What about using a very thick wire to short out the terminals? Maybe a big thick steel bar? It would still heat up some, but the limiting factor would most likely be the internal resistance of the battery itself. The battery would heat up inside so quickly that the electrolyte would boil, causing the battery to explode, and spraying everything in the vicinity with extremely corrosive sulfuric acid. Did I mention that motorcycle batteries are dangerous?

So obviously we don't want this to happen. We don't want our batteries exploding, or the wiring in our motorcycles melting. When wiring in our motorcycle heats up to the point where it melts the plastic insulation surrounding it, the wires contact other wires, causing more short circuits, and increasing the amount of current flowing. More and more current flows, melting even more insulation, in a cascading disaster that frequently results in this:

Image

Why does this happen? Let's visit Ohm's law, which is nothing more than a simple equation:

Calculating Ohm's law
Calculating Ohm's law


E is electromotive force, measured in VOLTS
I is current, measured in AMPS
R is resistance, measured in OHMS

This triangle is a simple way of defining three equations:

E = I X R
I = E / R
R = E / I

Given any two of the values, you can calculate the third. Fortunately for us, we always have one of those values in our bikes: E is always 12 volts (or more technically, 13.8 volts when the bike is running).

Ever wonder how much current your fancy new halogen driving lights draw? Measure the light bulb with an ohmmeter. Let's say the light bulb measures 3 ohms. We want to find out current, or I:

I = E / R

in our case:

I = 12 / 3

I = 4 amps

So we know the light will draw 4 amps.

When we cause a short circuit, the resistance drops very, very low - let's say 0.1 ohms. What kind of current will we see then?

I = 12 / 0.1

I = 120 amps

120 amps is an awful lot of current.

There's one other equation you might want to know about:

Calculating Watts
Calculating Watts


E is electromotive force, measured in VOLTS
I is current, measured in AMPS
P is power, measured in WATTS

Just like the example with Ohm's law above, we can derive three equations from this:

P = I X E
I = P / E
E = P / I

In this case, P is the amount of power being consumed, in watts. In our light bulb example, we have a light bulb that is drawing 4 amps. We want to know how many watts it uses:

P = E x I

P = 12 X 4

P = 48 watts

So our light bulb is consuming (or dissipating) 48 watts. The vast majority of this is being given off as heat (only a small fraction is converted to light - filament-based light bulbs are very inefficient).

What if our light bulb failed somehow, and short circuited, so instead of 3 ohm load, it presented a 0.1 ohm load? All of a sudden we have a draw of 120 amps trying to force its way through wires intended to carry maybe only 10 amps. Of course, it won't actually draw 120 amps, because the size of the wire will limit just how much current can be drawn. But when this happens, the wire will heat up very quickly, to the point where it and its insulation will melt.

DATA RECORDS:
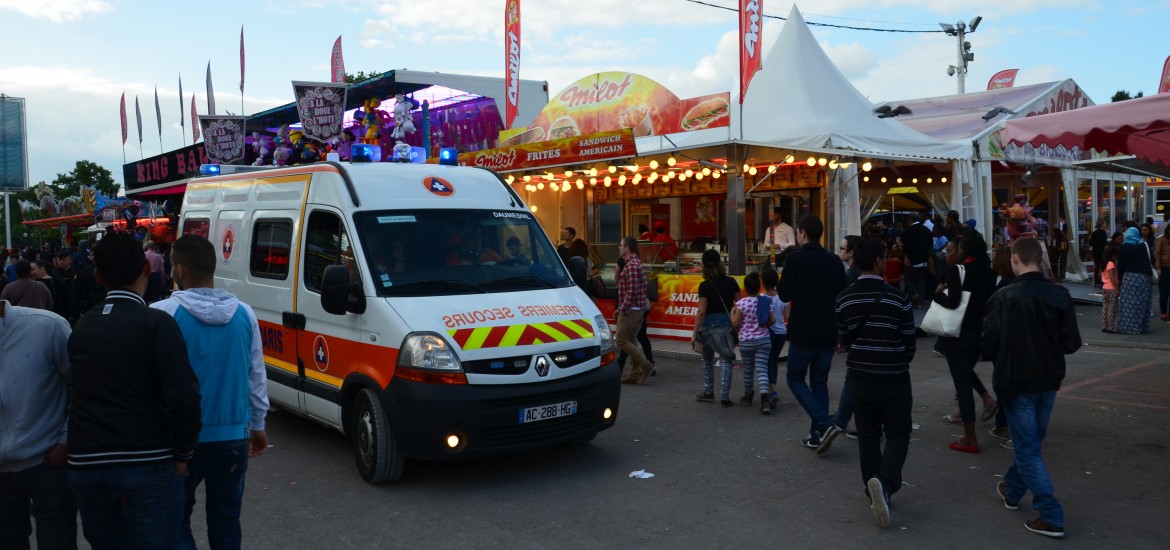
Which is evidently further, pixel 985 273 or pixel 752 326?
pixel 752 326

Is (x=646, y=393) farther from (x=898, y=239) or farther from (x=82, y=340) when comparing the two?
(x=898, y=239)

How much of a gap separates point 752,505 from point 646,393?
13.1 ft

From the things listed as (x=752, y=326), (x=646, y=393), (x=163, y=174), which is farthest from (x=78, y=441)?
(x=163, y=174)

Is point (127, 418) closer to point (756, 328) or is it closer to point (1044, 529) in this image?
point (1044, 529)

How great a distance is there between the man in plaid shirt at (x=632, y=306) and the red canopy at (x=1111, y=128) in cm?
408

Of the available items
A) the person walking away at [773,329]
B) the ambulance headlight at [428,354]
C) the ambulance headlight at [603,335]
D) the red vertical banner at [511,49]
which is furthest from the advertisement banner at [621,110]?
the ambulance headlight at [428,354]

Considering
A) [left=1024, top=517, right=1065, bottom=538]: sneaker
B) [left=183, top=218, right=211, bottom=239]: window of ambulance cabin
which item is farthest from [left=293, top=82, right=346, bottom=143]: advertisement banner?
[left=1024, top=517, right=1065, bottom=538]: sneaker

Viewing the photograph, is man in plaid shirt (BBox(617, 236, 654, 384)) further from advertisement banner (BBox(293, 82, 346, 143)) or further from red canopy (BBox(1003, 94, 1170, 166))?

EXERCISE INSTRUCTIONS:
1) Can you sum up the motorcycle wiring text in two sentences?
2) Would you set down the motorcycle wiring text word for word, starting with "When we cause" and going on through "lot of current."?

SOLUTIONS IN ORDER:
1) A short circuit in a motorcycle can overheat wiring until its insulation melts and causes a cascade of further shorts, and shorting the battery terminals with a thick conductor can make the battery boil its electrolyte, explode, and spray sulfuric acid. Using Ohm's law (I = E / R) and the power equation (P = I × E) with 12 volts, the text shows that a 3-ohm bulb draws 4 amps and uses 48 watts, while a 0.1-ohm short would try to push 120 amps through wires meant for maybe 10 amps and heat them until they melt.

2)
When we cause a short circuit, the resistance drops very, very low - let's say 0.1 ohms. What kind of current will we see then?

I = 12 / 0.1

I = 120 amps

120 amps is an awful lot of current.